[WHAT YOU WILL DO] Copy out the records again word for word, starting at the line containing "In the scene" and ending at the line containing "1.62 meters", including both of those lines.

* Begin RECORDS FOR THIS TASK *

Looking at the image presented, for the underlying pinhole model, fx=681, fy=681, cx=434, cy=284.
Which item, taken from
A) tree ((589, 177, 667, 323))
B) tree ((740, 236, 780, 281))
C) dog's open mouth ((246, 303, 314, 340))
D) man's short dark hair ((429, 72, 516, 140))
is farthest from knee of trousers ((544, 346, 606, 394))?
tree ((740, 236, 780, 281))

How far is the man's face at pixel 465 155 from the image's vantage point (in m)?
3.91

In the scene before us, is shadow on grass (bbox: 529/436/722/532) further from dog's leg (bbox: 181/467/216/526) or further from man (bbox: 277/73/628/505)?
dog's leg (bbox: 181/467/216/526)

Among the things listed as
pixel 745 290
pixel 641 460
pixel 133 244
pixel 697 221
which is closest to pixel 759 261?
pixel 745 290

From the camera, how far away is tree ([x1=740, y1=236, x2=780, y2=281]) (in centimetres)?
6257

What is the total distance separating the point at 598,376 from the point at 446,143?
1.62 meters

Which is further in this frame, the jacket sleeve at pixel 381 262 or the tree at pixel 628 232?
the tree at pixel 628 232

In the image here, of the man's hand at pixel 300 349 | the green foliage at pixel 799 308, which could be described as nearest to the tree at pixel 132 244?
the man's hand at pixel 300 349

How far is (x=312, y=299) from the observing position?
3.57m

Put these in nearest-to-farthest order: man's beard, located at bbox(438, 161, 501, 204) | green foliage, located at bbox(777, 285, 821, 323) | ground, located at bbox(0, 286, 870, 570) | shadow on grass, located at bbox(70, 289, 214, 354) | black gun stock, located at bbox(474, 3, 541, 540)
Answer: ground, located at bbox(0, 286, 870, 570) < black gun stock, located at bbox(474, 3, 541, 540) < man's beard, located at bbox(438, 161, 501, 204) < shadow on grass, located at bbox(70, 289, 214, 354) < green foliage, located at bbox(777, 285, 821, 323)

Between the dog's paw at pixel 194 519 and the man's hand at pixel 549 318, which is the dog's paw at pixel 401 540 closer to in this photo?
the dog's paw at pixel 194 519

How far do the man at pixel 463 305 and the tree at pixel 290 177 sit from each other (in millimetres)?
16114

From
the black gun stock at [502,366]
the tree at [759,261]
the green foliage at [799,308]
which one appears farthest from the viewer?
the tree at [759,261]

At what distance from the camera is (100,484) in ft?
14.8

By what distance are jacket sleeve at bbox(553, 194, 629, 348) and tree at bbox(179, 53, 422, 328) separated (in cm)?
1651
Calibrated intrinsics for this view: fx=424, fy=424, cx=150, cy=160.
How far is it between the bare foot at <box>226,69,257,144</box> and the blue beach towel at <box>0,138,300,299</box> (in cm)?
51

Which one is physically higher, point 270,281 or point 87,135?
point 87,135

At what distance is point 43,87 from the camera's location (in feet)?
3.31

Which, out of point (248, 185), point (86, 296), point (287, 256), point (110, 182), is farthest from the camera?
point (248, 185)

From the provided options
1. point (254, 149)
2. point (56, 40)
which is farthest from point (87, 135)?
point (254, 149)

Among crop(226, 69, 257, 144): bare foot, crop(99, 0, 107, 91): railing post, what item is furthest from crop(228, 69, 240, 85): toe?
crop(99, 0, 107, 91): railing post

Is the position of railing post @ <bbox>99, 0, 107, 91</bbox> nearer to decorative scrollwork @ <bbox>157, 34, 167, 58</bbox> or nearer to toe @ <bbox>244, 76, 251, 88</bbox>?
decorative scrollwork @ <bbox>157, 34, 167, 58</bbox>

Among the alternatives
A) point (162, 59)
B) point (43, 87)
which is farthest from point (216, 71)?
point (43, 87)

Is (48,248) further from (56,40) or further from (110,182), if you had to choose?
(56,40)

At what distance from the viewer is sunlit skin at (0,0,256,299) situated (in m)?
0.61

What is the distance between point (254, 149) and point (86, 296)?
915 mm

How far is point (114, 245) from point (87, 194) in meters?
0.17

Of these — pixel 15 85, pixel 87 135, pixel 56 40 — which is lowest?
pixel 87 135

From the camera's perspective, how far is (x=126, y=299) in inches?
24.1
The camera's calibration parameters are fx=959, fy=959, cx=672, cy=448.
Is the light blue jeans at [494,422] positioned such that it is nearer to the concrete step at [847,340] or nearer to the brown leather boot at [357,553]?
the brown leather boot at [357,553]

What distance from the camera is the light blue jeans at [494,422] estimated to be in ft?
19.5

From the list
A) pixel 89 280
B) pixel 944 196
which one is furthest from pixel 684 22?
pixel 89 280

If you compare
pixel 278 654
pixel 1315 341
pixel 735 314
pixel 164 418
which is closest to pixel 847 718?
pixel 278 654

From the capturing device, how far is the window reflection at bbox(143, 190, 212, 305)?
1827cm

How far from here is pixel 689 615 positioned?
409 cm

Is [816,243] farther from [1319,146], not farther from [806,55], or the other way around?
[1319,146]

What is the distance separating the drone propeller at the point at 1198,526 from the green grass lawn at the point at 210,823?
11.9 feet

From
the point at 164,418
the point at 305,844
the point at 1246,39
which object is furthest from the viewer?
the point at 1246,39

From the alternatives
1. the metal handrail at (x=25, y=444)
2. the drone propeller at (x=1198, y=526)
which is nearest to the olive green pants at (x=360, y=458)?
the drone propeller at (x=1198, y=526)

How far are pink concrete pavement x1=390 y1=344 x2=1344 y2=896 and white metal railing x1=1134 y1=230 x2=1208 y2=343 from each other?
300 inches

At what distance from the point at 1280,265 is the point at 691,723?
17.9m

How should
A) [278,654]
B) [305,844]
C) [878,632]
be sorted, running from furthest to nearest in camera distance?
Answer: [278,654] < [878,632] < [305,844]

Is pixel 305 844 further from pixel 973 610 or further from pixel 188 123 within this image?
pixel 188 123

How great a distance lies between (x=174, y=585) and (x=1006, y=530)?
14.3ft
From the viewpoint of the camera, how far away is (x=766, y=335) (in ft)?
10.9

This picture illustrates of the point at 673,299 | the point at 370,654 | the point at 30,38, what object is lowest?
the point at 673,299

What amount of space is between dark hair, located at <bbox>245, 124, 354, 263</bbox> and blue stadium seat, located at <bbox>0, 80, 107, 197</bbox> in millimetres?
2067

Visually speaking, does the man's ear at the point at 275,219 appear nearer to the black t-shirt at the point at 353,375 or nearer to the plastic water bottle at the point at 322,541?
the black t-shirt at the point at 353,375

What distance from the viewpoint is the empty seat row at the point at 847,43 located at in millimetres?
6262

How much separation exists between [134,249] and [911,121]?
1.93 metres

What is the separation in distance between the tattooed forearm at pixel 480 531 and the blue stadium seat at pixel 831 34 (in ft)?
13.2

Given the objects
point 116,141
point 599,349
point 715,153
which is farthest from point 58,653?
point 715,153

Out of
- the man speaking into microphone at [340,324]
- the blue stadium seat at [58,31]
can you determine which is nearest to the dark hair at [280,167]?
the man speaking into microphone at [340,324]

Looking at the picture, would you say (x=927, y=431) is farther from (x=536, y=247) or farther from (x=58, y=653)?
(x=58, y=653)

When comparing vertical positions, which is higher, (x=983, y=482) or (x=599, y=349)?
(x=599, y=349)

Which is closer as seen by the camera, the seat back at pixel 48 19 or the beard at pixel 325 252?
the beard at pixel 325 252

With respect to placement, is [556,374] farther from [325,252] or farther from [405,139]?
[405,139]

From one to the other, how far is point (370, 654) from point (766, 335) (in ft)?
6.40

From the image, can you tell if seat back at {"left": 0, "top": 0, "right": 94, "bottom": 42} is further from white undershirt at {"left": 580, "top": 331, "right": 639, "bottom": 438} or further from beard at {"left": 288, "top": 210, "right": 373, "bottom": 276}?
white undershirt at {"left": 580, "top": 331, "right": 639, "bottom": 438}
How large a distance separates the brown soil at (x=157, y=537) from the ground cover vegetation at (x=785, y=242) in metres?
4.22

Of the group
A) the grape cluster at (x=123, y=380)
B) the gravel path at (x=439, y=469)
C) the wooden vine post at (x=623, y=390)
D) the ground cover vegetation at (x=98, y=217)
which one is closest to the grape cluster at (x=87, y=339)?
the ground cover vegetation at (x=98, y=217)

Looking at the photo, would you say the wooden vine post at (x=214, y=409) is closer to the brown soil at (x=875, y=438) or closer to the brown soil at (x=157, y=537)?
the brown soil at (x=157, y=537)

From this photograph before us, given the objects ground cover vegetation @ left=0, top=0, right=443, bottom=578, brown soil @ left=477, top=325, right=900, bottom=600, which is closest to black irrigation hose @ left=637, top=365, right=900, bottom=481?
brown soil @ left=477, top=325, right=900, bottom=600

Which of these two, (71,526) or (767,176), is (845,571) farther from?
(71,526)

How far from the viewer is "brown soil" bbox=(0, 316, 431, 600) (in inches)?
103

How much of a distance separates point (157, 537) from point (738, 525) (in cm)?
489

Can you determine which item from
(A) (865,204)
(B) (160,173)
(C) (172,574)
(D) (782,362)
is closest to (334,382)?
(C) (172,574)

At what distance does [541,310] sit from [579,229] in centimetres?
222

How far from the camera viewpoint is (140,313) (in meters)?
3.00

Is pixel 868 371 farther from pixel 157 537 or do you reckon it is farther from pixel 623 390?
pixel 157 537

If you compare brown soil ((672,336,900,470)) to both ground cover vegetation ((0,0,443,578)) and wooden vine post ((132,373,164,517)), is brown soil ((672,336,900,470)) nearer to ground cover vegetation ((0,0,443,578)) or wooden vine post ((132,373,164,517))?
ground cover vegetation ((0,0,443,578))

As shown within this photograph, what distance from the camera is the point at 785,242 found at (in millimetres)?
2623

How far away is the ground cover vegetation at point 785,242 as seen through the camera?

* End RECORDS FOR THIS TASK *

[COMPLETED EXERCISE]
In the scene before us, is shadow on grass (bbox: 529/436/722/532) further from dog's leg (bbox: 181/467/216/526) or further from man (bbox: 277/73/628/505)?
dog's leg (bbox: 181/467/216/526)

Among the things listed as
pixel 745 290
pixel 641 460
pixel 133 244
pixel 697 221
which is closest to pixel 759 261?
pixel 745 290

From the camera, how far away is tree ([x1=740, y1=236, x2=780, y2=281]) (in centimetres)?
6257

What is the total distance separating the point at 598,376 from the point at 446,143?
1.62 meters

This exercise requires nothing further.